◆ Requisitos da tarefa
Estenda a reportagem sobre os pedidos de autorização para novas ferrovias, começando logo depois da última frase apresentada.

◆ Texto
● ● ● ● ●

PEDIDOS DE FERROVIAS POR AUTORIZAÇÃO JÁ ALCANÇAM 8,4 MIL KM E R$ 117 BILHÕES EM INVESTIMENTOS

Dimmi Amora e Tales Silveira, da Agência iNFRA

O Ministério da Infraestrutura já analisa 27 solicitações de autorização para construção de novas ferrovias no país. A informação foi dada pelo diretor do Departamento de Ferrovias do Ministério da Infraestrutura, Ismael Trinks, durante Fórum Marco Ferroviário, realizado ao longo da última quinta-feira (11), promovido pela Conceito Seminários.

No encontrou, os servidores do Ministério da Infraestrutura fizeram forte defesa da proposta de autorizações ferroviárias que está presente na Medida Provisória 1.065 e no PL 3.754/2021, em avaliação pela Câmara dos Deputados após aprovação pelo Senado, agora sob relatoria do deputado Zé Vitor (PL-MG).

Mas, no encontro, foram também apresentados os principais desafios que terão que ser enfrentados pelos agentes públicos para regulamentar a proposta, fazer a transição com as atuais concessionárias e efetivamente tirar do papel as novas ferrovias solicitadas.

Até a semana passada, já eram 27 pedidos encaminhados ao ministério. Esses pedidos somariam R$ 117 bilhões em investimentos para a implantação de 8,4 mil quilômetros de ferrovias. O Ministério da Infraestrutura já tinha dado aval para início de análise de 25 deles.

O mais recente foi feito pela Macro Desenvolvimento Ltda, para construção e operação de ferrovia entre os municípios de Sete Lagoas (MG) e Anápolis (GO), com 716 quilômetros de extensão e estimativa de investimento de R$ 15,34 bilhões. O trecho começaria na Ferrovia Norte-Sul e seguiria em direção a outras ferrovias que a empresa já solicitou e vão na direção de portos no Espírito Santo.

Ainda foram protocolados mais dois projetos por outras pessoas jurídicas, um de estrada de ferro e outro de terminal intermodal (pátio ferroviário). Um deles é de uma empresa chamada Zion Real State Ltda para uma ferrovia de 153 quilômetros de extensão. 

O dado pode ser visto numa dos slides apresentados pelo diretor do departamento ferroviário. Mas o ministério informou que só divulgará os dados após as duas empresas completarem os documentos a serem apresentados.

● ● ● ● ●

◆ Perguntas espaciais vinculadas a imagens

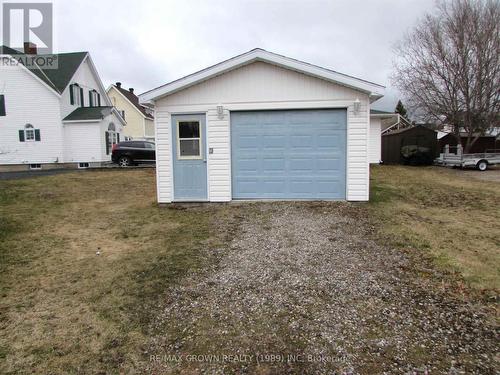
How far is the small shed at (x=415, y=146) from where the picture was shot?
67.8 ft

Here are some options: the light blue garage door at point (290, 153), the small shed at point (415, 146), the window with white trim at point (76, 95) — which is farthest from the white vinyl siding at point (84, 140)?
the small shed at point (415, 146)

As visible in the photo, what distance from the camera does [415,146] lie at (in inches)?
821

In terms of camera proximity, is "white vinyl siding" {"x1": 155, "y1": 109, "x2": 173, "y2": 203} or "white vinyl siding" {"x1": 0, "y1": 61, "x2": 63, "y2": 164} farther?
"white vinyl siding" {"x1": 0, "y1": 61, "x2": 63, "y2": 164}

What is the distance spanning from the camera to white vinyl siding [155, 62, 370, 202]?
323 inches

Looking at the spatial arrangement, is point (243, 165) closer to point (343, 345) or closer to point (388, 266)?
point (388, 266)

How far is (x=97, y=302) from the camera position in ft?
12.0

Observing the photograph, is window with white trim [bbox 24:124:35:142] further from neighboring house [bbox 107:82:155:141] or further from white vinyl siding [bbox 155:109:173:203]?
white vinyl siding [bbox 155:109:173:203]

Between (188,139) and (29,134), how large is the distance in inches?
634

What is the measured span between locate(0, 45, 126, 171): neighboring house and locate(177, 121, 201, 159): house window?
13.7m

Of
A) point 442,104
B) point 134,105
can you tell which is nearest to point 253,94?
point 442,104

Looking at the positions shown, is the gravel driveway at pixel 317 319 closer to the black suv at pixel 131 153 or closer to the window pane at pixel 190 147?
the window pane at pixel 190 147

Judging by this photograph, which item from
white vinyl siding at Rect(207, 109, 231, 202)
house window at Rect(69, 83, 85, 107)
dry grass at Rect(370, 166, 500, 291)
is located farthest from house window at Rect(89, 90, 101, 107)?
dry grass at Rect(370, 166, 500, 291)

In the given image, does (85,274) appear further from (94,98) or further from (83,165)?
(94,98)

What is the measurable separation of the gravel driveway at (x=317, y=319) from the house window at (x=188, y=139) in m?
4.04
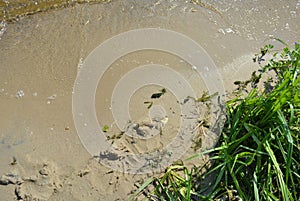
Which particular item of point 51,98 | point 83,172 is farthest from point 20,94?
point 83,172

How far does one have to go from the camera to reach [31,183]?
2.04 meters

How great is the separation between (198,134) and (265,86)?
1.98 ft

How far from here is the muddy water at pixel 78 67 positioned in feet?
6.84

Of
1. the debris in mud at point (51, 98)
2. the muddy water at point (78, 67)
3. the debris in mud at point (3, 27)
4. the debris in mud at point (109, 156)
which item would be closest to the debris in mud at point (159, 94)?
the muddy water at point (78, 67)

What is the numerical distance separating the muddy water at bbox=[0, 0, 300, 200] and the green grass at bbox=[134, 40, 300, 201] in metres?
0.26

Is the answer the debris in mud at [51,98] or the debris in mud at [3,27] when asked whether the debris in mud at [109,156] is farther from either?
the debris in mud at [3,27]

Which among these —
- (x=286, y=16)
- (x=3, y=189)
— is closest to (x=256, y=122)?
(x=286, y=16)

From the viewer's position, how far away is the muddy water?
208cm

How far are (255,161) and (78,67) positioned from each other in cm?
128

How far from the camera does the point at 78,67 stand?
2553 millimetres

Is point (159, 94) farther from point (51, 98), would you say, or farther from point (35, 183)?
point (35, 183)

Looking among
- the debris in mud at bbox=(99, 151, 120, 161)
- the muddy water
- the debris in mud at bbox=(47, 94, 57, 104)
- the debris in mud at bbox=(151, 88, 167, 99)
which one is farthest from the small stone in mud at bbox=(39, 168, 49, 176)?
the debris in mud at bbox=(151, 88, 167, 99)

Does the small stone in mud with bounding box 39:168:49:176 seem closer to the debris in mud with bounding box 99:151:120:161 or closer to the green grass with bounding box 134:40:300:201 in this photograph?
the debris in mud with bounding box 99:151:120:161

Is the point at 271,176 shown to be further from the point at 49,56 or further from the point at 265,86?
the point at 49,56
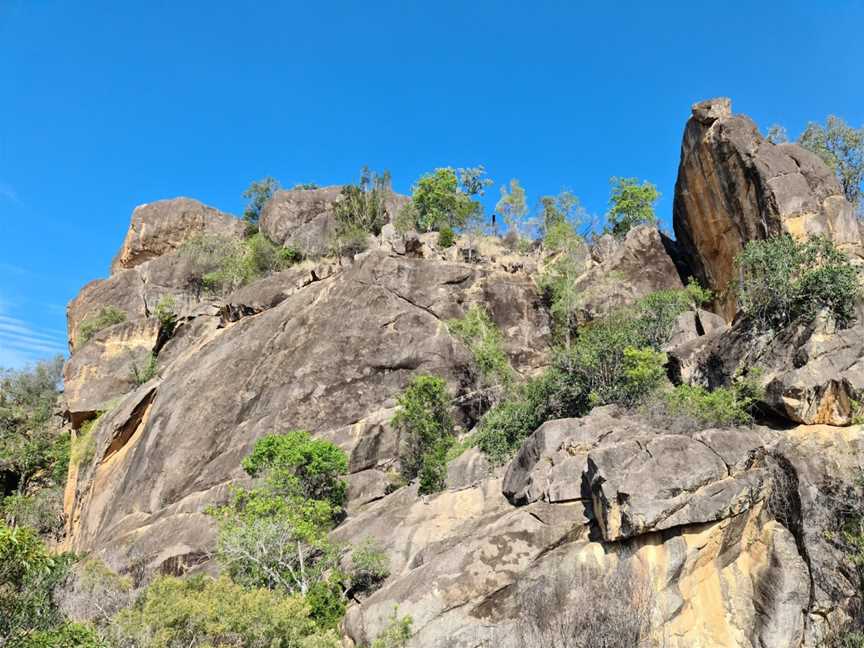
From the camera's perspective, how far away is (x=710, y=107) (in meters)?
37.6

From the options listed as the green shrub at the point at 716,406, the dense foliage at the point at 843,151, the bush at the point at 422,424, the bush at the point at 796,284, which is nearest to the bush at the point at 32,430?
the bush at the point at 422,424

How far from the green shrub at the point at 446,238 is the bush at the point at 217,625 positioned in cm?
3523

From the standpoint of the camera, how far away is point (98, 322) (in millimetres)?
52281

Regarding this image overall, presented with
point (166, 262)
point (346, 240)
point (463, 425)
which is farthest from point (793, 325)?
point (166, 262)

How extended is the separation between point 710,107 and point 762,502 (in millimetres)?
27965

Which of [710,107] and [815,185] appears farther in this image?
[710,107]

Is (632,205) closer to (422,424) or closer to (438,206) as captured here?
(438,206)

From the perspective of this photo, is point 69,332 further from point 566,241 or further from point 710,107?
point 710,107

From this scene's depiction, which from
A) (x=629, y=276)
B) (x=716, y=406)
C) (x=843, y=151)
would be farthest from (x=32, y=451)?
(x=843, y=151)

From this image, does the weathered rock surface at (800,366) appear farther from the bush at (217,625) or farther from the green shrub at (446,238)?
the green shrub at (446,238)

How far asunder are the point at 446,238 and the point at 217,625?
121ft

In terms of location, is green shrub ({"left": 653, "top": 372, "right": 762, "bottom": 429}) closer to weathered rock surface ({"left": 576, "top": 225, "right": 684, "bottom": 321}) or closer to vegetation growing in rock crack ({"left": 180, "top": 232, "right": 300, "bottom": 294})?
weathered rock surface ({"left": 576, "top": 225, "right": 684, "bottom": 321})

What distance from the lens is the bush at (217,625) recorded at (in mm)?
16312

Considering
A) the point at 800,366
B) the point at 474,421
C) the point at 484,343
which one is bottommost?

● ● ● ● ●

◆ Resposta da tarefa
400 anos
Na defesa do projeto de autorização, Trinks apresentou cálculo mostrando que, se o governo fosse fazer a concessão desse número de ferrovias, o tempo necessário seria de pelo menos 20 anos. Já para construir a mesma extensão com recursos públicos, o prazo seria de entre 100 anos e 400 anos, a depender da quantidade de recurso anual no orçamento para essa finalidade.

Trinks contou que o ministério ficou surpreso com a quantidade de pedidos, já que estimava apenas seis pedidos quando editou a medida provisória. Segundo ele, com esses seis trechos, as estimativas indicavam que o país poderia chegar a ter 35% de uso de ferrovia na matriz de transportes em 2035 (o percentual atual é de 20%). O diretor garantiu que, em um mês, já vão ser feitas as primeiras autorizações.

Marcos Kleber Félix, assessor especial do Ministério da Infraestrutura que está responsável pelo projeto de autorizações ferroviárias, também defendeu a proposta, dizendo que é a forma de "tirar do marasmo" o setor ferroviário, que não cresce há mais de um século. Segundo ele, é impossível ao estado planejar todas as necessidades do mercado.

Félix lembrou ainda que construir mais ferrovias vai ampliar a competitividade, apostando em melhoria dos serviços e menores preços aos usuários, e que o modelo de autorização é usado em outros lugares do mundo, comparando o país aos EUA, onde as ferrovias sempre foram privadas.

Segundo ele, somente o estado de Illinois, que produz cerca de 70 milhões de toneladas de grãos, tem 11 mil quilômetros de ferrovias operadas por 30 empresas. O Mato Grosso, que produz quantidade semelhante de produtos, tem 350 quilômetros e uma empresa.

Mortalidade
Os próprios servidores do ministério lembraram que nem todas as autorizações pedidas vão virar ferrovias, já que terão ainda que passar por outras etapas, como obter licenças e financiamentos. Em outros setores que utilizam o modelo de autorização, há um índice de mortalidade do projeto, que segundo Trinks está por volta de 20% a 30%.

Bruno Martinello, coordenador da secretaria responsável pelo setor de ferrovias no TCU (Tribunal de Contas da União), disse que levar a lógica privada para o setor traz riscos e oportunidades, que estão sendo mapeados pelo órgão de controle num processo específico.

Sobre um deles, a chamada compatibilidade locacional, que já é tema de uma representação em análise no órgão, Martinello disse que "não dá para ter dois traçados idênticos". Mas a primeira análise sobre o tema feita na secretaria foi de que o governo poderia autorizar projetos para a mesma região. A decisão final sobre o tema está em análise pelo relator do processo, o ministro Bruno Dantas.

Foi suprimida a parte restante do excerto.